_DOCUMENT PASSAGE_:
☆ ☆ ☆ ☆

The start of a new season
As a few of you will know, there is one thing that really gets my heart racing, and that is sharing my love of the beavers with others. Whether it is taking people to the river, giving talks to school kids or just generally speaking to complete strangers, my passion for it is there to see. The look on people’s faces when they see the beaver for the first time is truly incredible and the obvious joy and wonderment in that first sighting really makes my heart soar. In truth, there is nothing to beat the sharing of that encounter with others, though private and personal evenings are equally joyous.
On Thursday the 12th March, I took a wee wander with my pup down to the river, 1st time I’ve been down for some time to be honest. Previous escapades have resulted in blanks and a feeling of worry as the lodge/burrow has been made very obvious due to flooding and the scouring of the bank. This resulted in quite a few of the trees and bushes protecting the lodge being either flattened or ripped out altogether. This, plus the fact I hadn’t seen either the resident family or obvious feeding stations started me thinking the worse. The local farmer is not a major fan either and I honestly was beginning to think I’d lost my family of beavers to one thing or the other. So, it was with a wee bit of trepidation and no-hope, we wandered down to the river. The day had been a particular warm one, if not a bit on the damp side and the Ericht was running high due to the obvious rainfall and snow- melt. Typical to my luck at present, I’d forgotten to take a camera, and how I cursed myself after reaching the lade! There, only feet from me, were 2 adult beavers taking shelter from the river in the slow running water of the old mill lade. To say it was a double edged sword is pointing out the obvious, as I saw the beasties but had no way of sharing the experience. I was gutted as much as I was excited but (“every cloud” as Tina says) it gave me the wee jolt I was needing, they were still there, they were still alive. Quality.com 🙂 Granted, they didn’t hang about long but I still got a few moments watching them. The bigger of the 2 (mum I think) was pretty laid back until the smaller adult decided enough was enough and gave me a very impressive tail-splash, mum followed suit, but it seemed to be a half-hearted affair. Over the years watching this family, mum seems to be quite a chilled out animal apart from when the kits appear, then she is a bit more “on point” as my eldest would say.

☆ ☆ ☆ ☆

_SOURCE EXCERPT_:
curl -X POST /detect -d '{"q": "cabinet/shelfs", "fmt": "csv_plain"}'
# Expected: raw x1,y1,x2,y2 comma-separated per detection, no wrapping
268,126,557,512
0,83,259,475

☆ ☆ ☆ ☆

_STATED PROBLEM 1_: In the beaver post, which river was running high on the day of the walk?
_STATED PROBLEM 2_: Please sum up the beaver post in two sentences.
The material above is separate from the beaver post.

_WRITTEN REPLY 1_: The Ericht was running high.

_WRITTEN REPLY 2_: The writer loves sharing beavers with others and finds people's joy at a first sighting deeply moving. After fearing the local beaver family had been lost, the writer walked to the river with a pup on Thursday the 12th March without a camera and found two adult beavers sheltering in the old mill lade, which both tail-splashed before leaving.